### Quoted passage
----

Monday, June 26, 2006

3. The Biblical Doctrine of Election emphasises Union with Christ

While Karl Barth draws entirely false conclusions from Scripture's teaching that election is in Christ, we must not allow this error to detract from this glorious aspect of the doctrine and it is worth dwelling upon the positive side of this truth. Election in Scripture is not an impersonal,
fatalistic form of predestination such as Muslims profess, it is uniquely Christ-centred. As William Perkins put it, "to dreame of any election out of him, is against all sense". Election is in Christ and through Christ.

This is clearly expressed in the Canons of Dordt: "From eternity He has also appointed Christ to be the Mediator and Head of all the elect and the foundation of their salvation." (I.7). The Father first chose Christ to the office of Mediator, and so He is called God's elect, Isa. 42:1. Since the elect were chosen in Christ, it necessarily follows that He was first chosen. Therefore they were predestinated to be conformed to the image of his Son as the "first-born among many brethren" Rom. 8:29. Thomas Goodwin expresses this quaintly: "In the womb of election He, the Head, came out first, and then we, the members".

The Lord Jesus Christ was not, as it were, an after thought in relation to election, or simply the means to make the decree of election effectual. AW Pink asserts that Christ was predestinated for higher ends than simply the saving of His people. As the God-Man he was chosen for God Himself to delight in, so that God might behold all His perfections in union with a creature. Being united to the second person of the Godhead, the man Christ Jesus was exalted to a closer union and communion with God than any other so that the Lord speaks of Him as "the man that is my fellow" (Zech. 13:7), and "mine elect, in whom my soul delighteth" (Isa. 42:1).

----

### Given entries
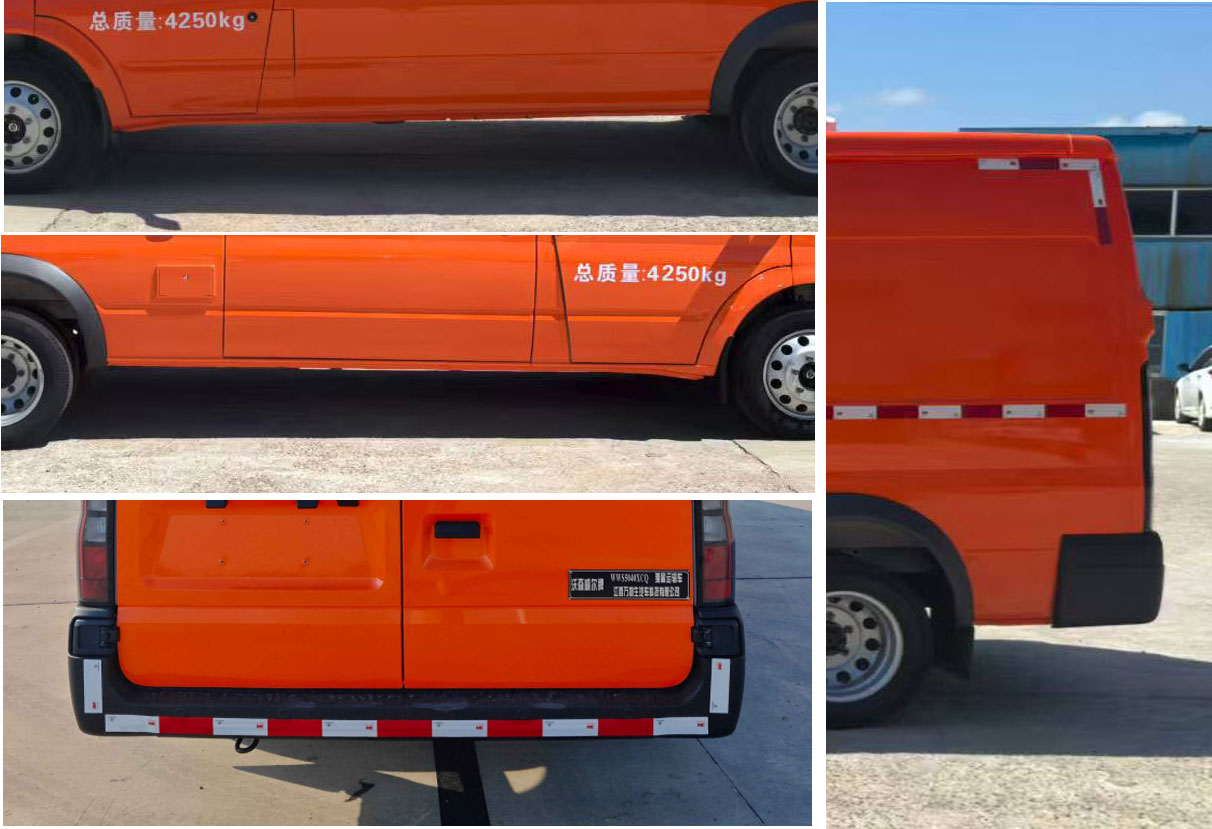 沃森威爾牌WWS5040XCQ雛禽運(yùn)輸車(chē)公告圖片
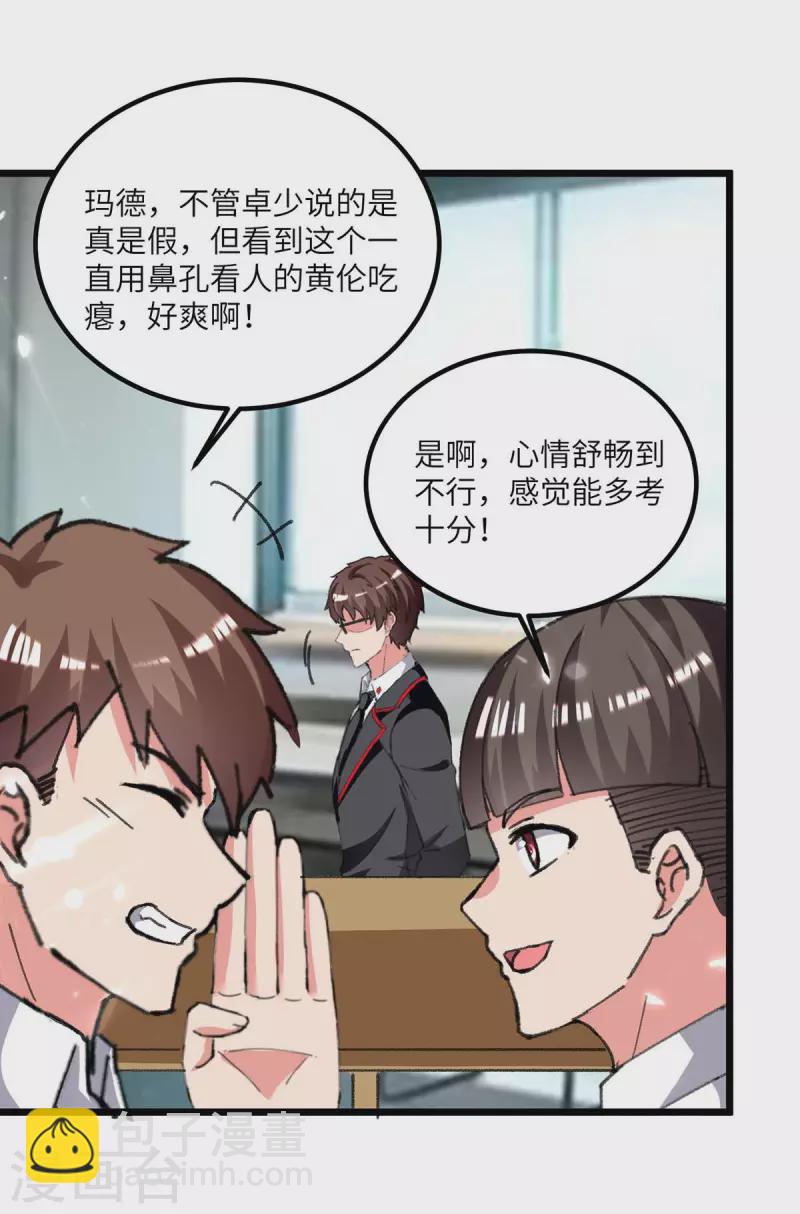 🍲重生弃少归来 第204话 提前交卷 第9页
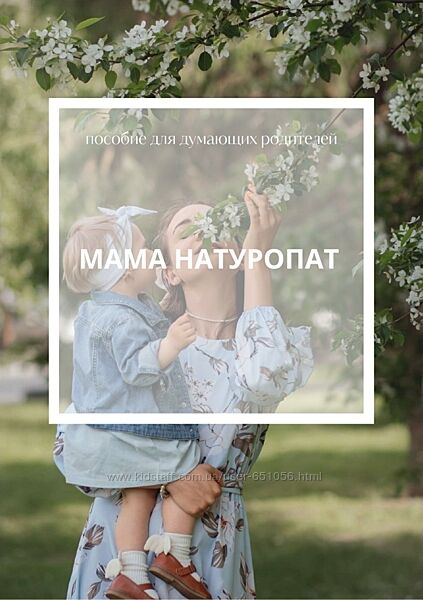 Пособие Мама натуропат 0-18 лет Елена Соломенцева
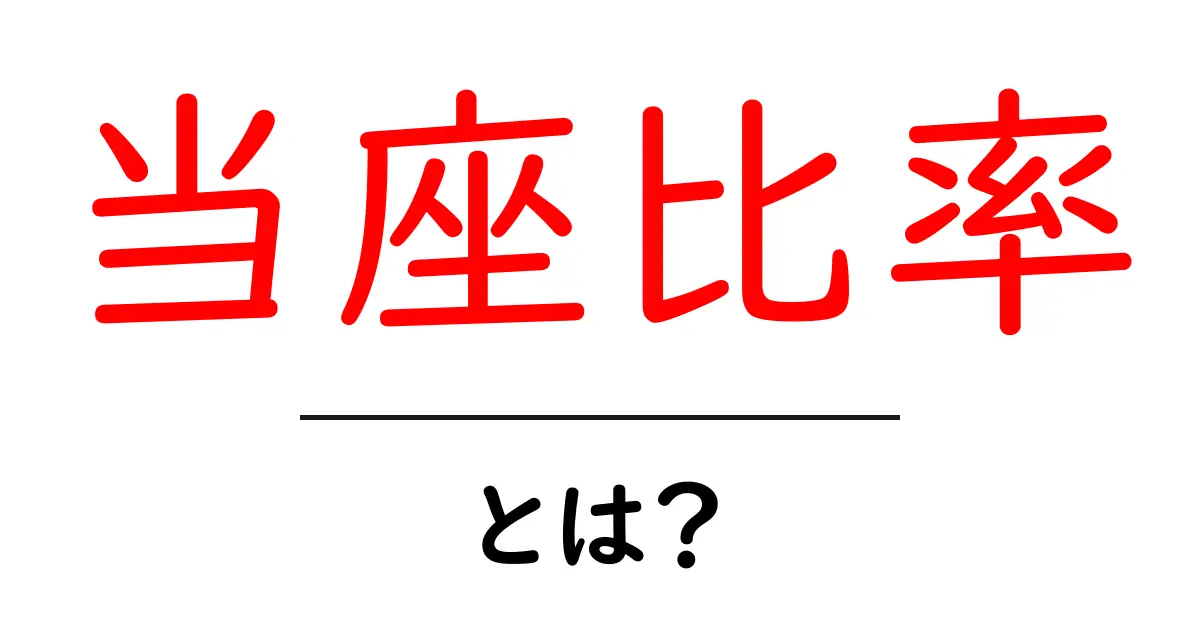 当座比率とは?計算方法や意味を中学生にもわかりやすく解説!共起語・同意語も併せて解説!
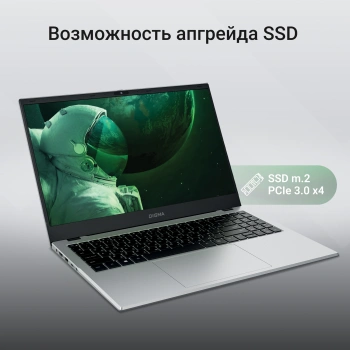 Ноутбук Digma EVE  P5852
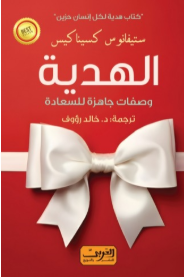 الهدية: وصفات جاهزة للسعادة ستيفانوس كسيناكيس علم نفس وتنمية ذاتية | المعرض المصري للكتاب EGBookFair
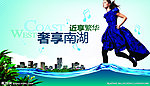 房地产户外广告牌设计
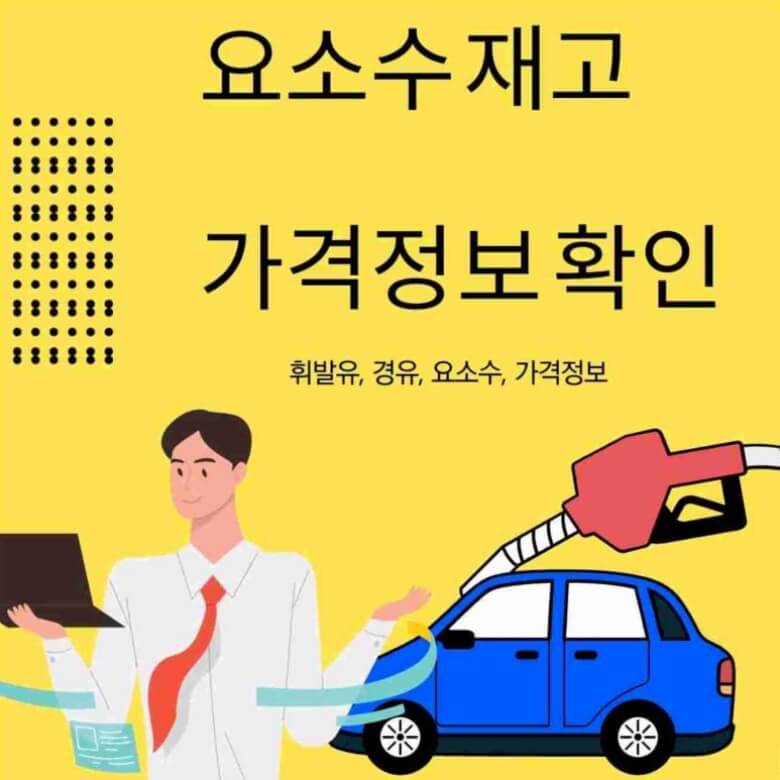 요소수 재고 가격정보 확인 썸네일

----

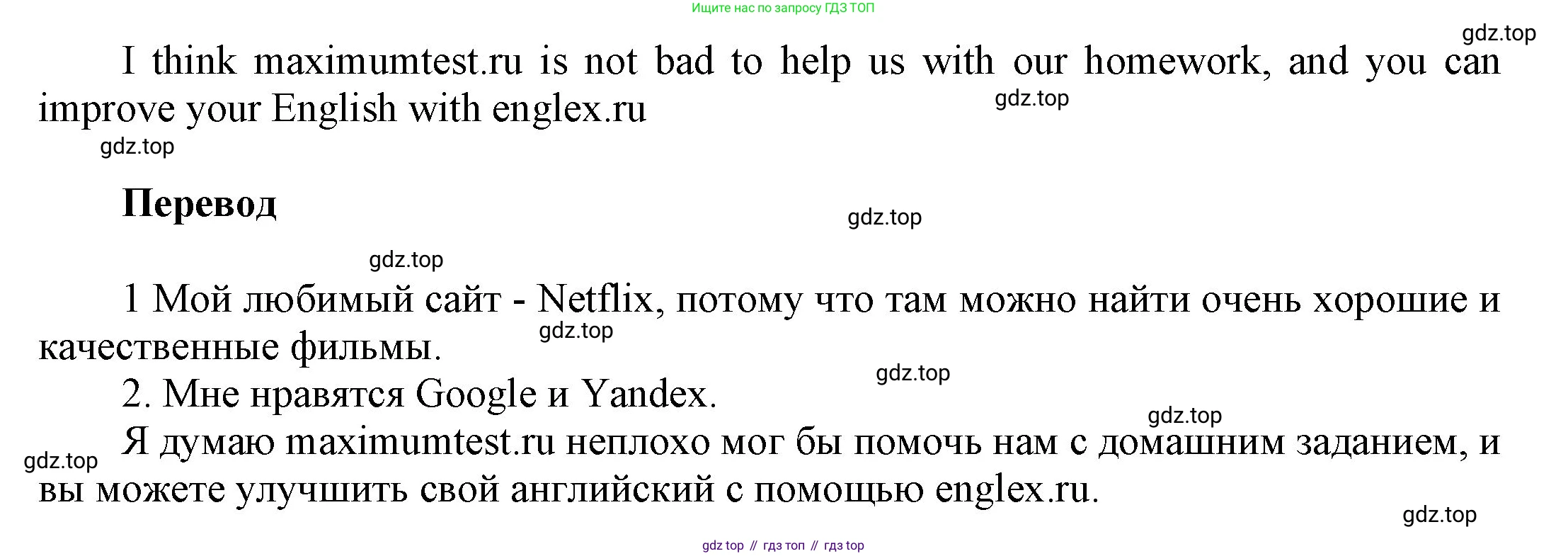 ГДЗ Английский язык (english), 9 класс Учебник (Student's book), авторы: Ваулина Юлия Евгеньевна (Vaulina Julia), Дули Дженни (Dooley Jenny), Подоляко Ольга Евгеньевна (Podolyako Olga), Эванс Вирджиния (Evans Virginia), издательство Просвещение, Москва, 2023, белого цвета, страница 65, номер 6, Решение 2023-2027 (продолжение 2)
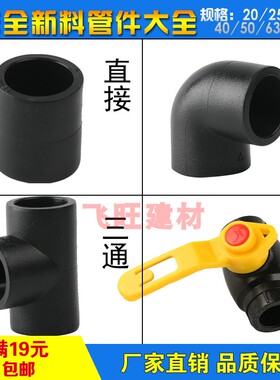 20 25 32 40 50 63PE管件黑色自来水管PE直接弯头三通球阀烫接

----

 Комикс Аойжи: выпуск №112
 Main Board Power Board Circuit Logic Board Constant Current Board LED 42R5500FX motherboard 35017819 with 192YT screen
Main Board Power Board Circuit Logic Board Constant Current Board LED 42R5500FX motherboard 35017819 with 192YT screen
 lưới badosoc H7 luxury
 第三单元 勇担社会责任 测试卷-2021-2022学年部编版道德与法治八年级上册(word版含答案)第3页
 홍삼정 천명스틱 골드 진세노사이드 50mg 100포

----

### Task goal
Carry the post on the biblical doctrine of election forward from its final sentence.

### Result
Calvin referred to Christ as the mirror of our election in two important senses. First, from God's point of view "he must have first looked on our Lord Jesus Christ before he could choose and call us" (Sermons on Ephesians 33). This reflects that Christ was chosen first in order of nature but does not mean that Christ or his merits are the ground or conditions of election. The merits of Christ are the effects and not the causes of election. It was God's free love that sent Christ and therefore he could not be the cause of electing love. It has been well said that election does not find men in Christ, but puts them there.

Second, Calvin says that from our point of view Christ "is the mirror on which we must cast our eyes and look, when we desire to come to the knowledge of our election (Sermons on Ephesians 48)". We are to come to Christ "To whom coming, as unto a living stone, disallowed indeed of men, but chosen of God, and precious, Ye also, as lively stones, are built up a spiritual house" (1 Pet. 2:4-5). We must go to Christ before we seek to be sure of our personal election. It is a grievous error to instruct seekers to be sure of their election before they close in with Christ or instead of closing in with Christ. We must be sure to be in Christ before we can hope to be sure of our election.

2. The Biblical Doctrine of Election is Ungeneralised

There have been various attempts to generalise election - many subterfuges to avoid what Scripture makes clear. Some have spoken of two kinds of election one election to faith (non-effectual) and another to salvation (effectual). Others have tried to say that election to glory is simply a general decree about salvation but there are no general and uncertain decrees only what Acts 2:23 calls the determinate counsel of God. Some have tried to teach that only the act of faith in the abstract was elected, but Scripture only speaks of people as the objects of election.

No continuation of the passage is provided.